Jack shakes his head in that I’m not buying it way he has.
“Your mom marrying again. Not exactly a small life change for you. It would be understandable if you weren’t doing completely well with this.”
He says it so quietly that I almost miss it and then it shoots through my body at once, what he’s saying beyond the words, and how he’s trying to be there for me without betraying my mother.
“You forget, I’ve lived with Alan before. This change is a repeat.”
Jack’s blue eyes meet mine directly. “Nothing in life is a repeat. Not this moment. Not the next. You don’t have to pretend it’s nothing to you if it is.”
“I’m not pretending anything,” I exclaim, irritation slipping into my voice.
Jack nods, his lips scrunched up together, his chin moving out just a touch in that way he sometimes has with me that I know means he wants to say more and won’t.
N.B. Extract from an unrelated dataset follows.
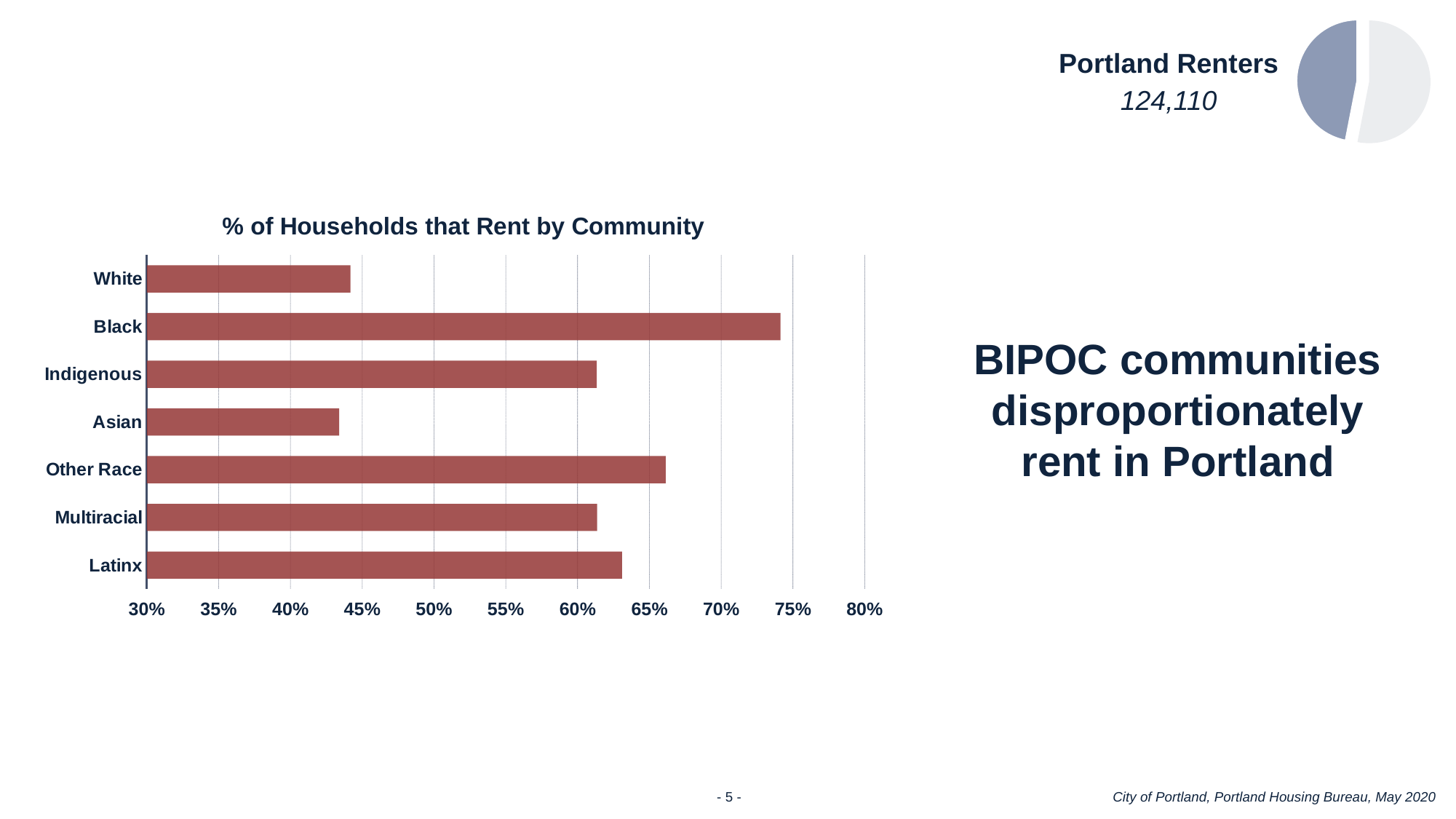
What is the title of the bar chart on the slide? % of Households that Rent by Community Is the value for Black greater or less than 70%? greater Is the value for White greater or less than 45%? less Is the value for Indigenous greater or less than 60%? greater How many communities are shown in the % of Households that Rent by Community chart? 7 Which has a higher share of households that rent, Other Race or Latinx? Other Race What kind of chart is used to show % of Households that Rent by Community? bar chart Which has a higher share of households that rent, Black or White? Black Which community has the highest share of households that rent? Black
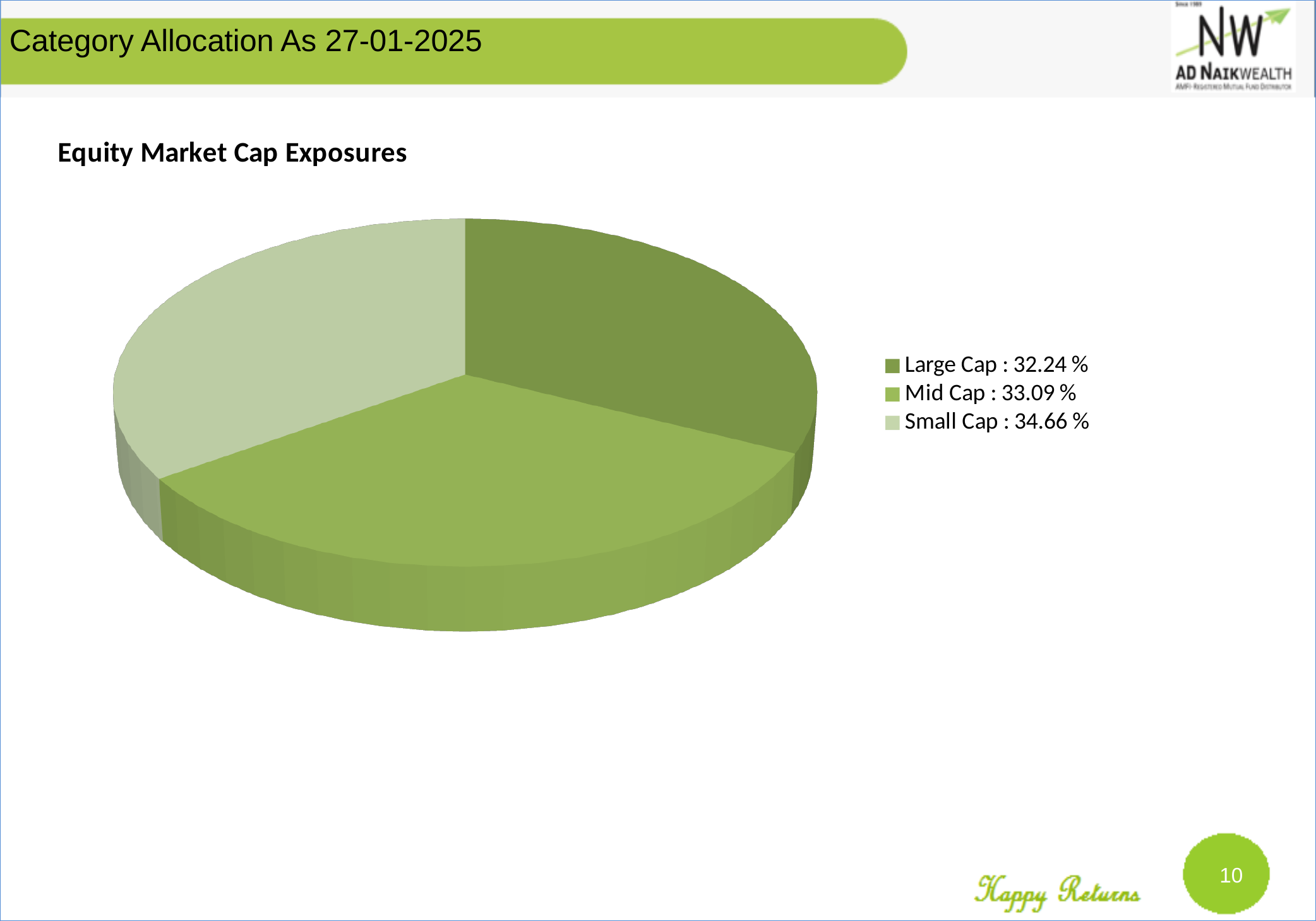
Which category is shown in the lightest green colour? Small Cap How many categories does the pie chart show? 3 Which category has the highest value? Small Cap What is the title of the chart? Equity Market Cap Exposures What is the difference between the Small Cap and Large Cap values? 2.42 % Which category has the lowest value? Large Cap What is the difference between the Mid Cap and Large Cap values? 0.85 % What kind of chart is shown on the slide? Pie chart What is the value for Large Cap? 32.24 % Which is larger, Mid Cap or Small Cap? Small Cap What is the value for Small Cap? 34.66 % What is the value for Mid Cap? 33.09 %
Jack stares at the ocean. “Even with the best map, Kaley, you’ll still find unexpected roads. I have. Your mom has. Alan has, and you and Bobby won’t be any different. The trick is to travel the ones you should and avoid the ones that will hurt you. But sometimes you can’t tell the difference, you go too far down a road, and end up lost and not knowing how to turn around. No matter how hard we all try to pick the right road, we all at times go the wrong way.”
I study him trying to figure out where he’s going with this and why now.
“Are you saying that’s what my mother did?” I ask. “Picked a wrong road and doesn’t know how to turn around? It looks to me like she just did a giant U-turn today.”